Let’s first look at nepomuk and strigi. These are two technologies used by the K Desktop Environment (excuse any technical misunderstandings), which from what I understand are meant to store a wealth of “meta-info” about all your stored data. Be it your email, contact lists, favourites, essays, presentations, music, images, etc. It will turn them from being stored as data into being stored as information. I’m then meant to be able to find/sort/store them much easier than before. Must be heaven when trying to find that centuries old self-note I wrote.
The second example is the 3D desktop. A concept that I myself am trying to spread is that your desktop is…well, a desktop. You keep what you’ve been recently working on and what you’re currently working on…on your desktop. Your desktop is where you dumpĀ your stuff in-between sorting them, and where you leave stuff piled after a long days’ work. It is where it is both easy to access stuff and dispose of stuff.
Oh really.
I don’t think it’s working so far. Nepomuk/Strigi has never once shown me anything useful. I store my own files the way I want to. Microsoft and Apple both categorise things for you (well, Microsoft tries) in their own structures, whilst the Linux filesystem is…organised chaos.
KDE was meant to have revolutionised the desktop. I might not know the advance of the system’s backend of plasma and the such, but whatever happened, i’m just not quite seeing it. The concept of plasmoids on the desktop itself (yes, on panels they are very useful) might be good, but utterly impractical. The main reasons I find for this are:
They are inaccessible.
Even with show-desktop/show-plasma-dashboard, they are still very limited in function. The folder view plasmoid just shows a folder, then allows me to open files in the folder or open subdirectories in Dolphin. I can’t do my actual file sorting with the plasmoid. The quicklaunch plasmoid is heaps better, but very small.

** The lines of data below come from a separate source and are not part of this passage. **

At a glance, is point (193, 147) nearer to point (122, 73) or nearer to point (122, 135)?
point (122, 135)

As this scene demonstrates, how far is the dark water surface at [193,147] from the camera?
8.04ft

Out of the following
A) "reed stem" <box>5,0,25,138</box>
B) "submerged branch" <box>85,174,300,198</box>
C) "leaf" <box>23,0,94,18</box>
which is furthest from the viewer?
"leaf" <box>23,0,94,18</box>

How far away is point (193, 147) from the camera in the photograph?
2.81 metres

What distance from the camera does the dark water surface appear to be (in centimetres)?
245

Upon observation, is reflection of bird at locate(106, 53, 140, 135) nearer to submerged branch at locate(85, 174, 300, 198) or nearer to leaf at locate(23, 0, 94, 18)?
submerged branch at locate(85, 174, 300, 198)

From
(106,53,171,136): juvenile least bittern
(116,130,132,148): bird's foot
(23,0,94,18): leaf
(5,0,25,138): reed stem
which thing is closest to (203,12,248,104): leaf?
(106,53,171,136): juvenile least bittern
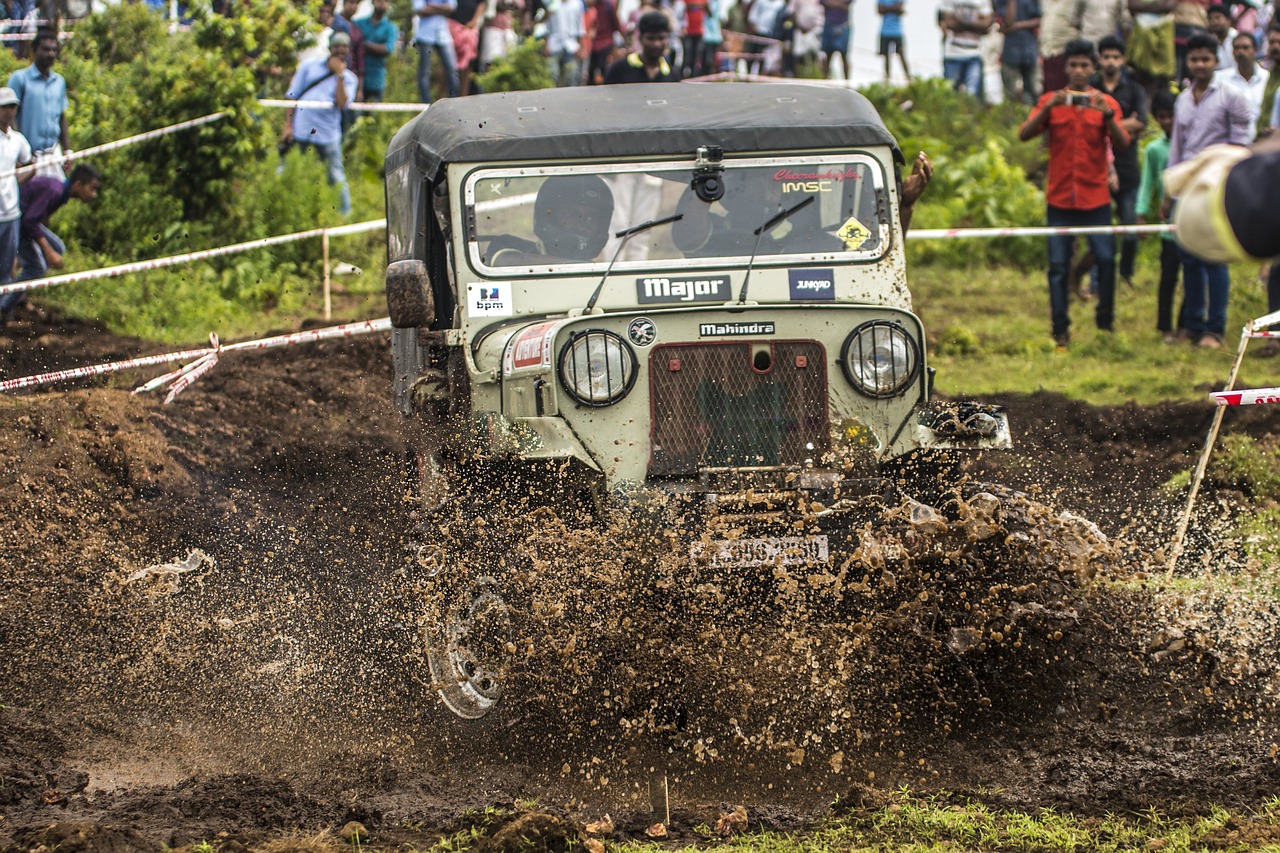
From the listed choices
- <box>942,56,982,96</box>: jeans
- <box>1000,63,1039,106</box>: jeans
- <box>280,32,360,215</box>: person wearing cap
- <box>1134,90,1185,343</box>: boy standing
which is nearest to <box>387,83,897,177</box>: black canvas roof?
<box>1134,90,1185,343</box>: boy standing

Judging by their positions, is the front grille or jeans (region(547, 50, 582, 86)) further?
jeans (region(547, 50, 582, 86))

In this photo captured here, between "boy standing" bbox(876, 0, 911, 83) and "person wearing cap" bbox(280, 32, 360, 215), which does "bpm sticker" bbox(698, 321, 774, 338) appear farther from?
"boy standing" bbox(876, 0, 911, 83)

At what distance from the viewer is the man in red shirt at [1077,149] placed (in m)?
11.4

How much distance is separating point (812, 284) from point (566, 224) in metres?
1.13

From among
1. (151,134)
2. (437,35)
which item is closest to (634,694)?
(151,134)

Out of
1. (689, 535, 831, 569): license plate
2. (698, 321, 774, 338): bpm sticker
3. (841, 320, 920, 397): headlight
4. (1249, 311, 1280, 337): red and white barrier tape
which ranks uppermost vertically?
(698, 321, 774, 338): bpm sticker

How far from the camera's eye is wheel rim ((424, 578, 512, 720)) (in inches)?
226

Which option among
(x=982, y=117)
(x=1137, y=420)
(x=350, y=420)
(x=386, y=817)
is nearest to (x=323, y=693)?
(x=386, y=817)

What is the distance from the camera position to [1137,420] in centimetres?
1003

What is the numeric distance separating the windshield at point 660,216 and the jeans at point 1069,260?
5277 mm

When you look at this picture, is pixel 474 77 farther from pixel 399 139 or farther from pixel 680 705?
pixel 680 705

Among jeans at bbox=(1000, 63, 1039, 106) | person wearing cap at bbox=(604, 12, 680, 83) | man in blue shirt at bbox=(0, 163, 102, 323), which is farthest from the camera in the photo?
jeans at bbox=(1000, 63, 1039, 106)

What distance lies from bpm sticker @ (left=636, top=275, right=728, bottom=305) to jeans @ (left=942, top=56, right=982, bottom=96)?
43.4 feet

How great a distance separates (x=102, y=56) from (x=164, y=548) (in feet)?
38.2
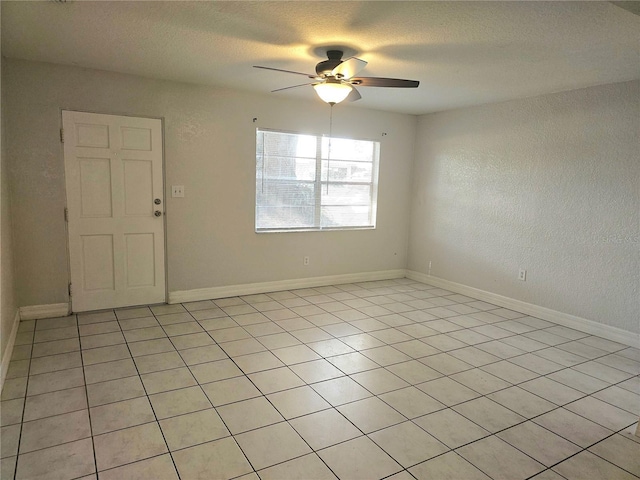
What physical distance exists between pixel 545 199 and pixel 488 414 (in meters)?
2.70

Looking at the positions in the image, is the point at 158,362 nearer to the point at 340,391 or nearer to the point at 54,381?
the point at 54,381

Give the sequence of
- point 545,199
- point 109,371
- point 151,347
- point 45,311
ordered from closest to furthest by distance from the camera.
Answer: point 109,371
point 151,347
point 45,311
point 545,199

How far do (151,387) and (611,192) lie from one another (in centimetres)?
422

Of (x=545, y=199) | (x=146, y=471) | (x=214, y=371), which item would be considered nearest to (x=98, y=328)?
(x=214, y=371)

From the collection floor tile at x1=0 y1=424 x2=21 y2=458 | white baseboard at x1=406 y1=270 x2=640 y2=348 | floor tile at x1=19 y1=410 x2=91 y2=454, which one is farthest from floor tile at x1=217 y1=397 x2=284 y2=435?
white baseboard at x1=406 y1=270 x2=640 y2=348

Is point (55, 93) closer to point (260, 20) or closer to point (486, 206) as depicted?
point (260, 20)

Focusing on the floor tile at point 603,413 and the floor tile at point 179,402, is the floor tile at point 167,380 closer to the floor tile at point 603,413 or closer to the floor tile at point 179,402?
the floor tile at point 179,402

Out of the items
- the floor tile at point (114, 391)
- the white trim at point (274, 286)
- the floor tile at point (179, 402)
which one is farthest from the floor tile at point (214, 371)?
the white trim at point (274, 286)

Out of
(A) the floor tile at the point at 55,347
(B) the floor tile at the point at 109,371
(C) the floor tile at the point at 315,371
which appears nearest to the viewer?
(B) the floor tile at the point at 109,371

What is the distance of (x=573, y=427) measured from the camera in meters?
2.37

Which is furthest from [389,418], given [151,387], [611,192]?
[611,192]

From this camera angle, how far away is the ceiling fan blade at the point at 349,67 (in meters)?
2.73

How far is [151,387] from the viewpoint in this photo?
2629mm

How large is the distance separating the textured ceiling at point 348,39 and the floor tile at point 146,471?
2461mm
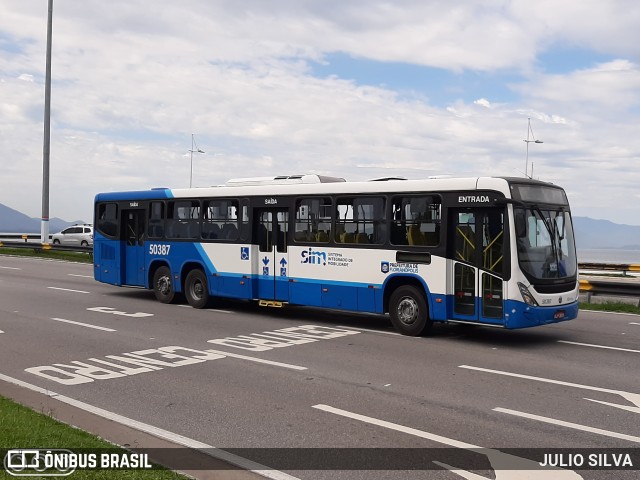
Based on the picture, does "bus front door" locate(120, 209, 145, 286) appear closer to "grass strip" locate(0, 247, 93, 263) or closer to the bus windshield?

They replicate functionality.
We have the folder view, and dolphin (not to mention konqueror). All browse files. We have the calculator plasmoid, but what use is that when I have my nifty alt-f2 calculator embedded in krunner? The media player plasmoid – which is easier, tapping a shortcut or showing my desktop then pausing/playing/etc? Analog clock? I have my good ‘ol digital clock in the bottom right corner. Web browser plasmoid? Seriously. Blue marble, ball, binary clock, conway’s game of life? Useful? I think not.
So, the question is, how do you use your desktop? (if in KDE, this includes plasma – if not, then just in terms of file organisation?)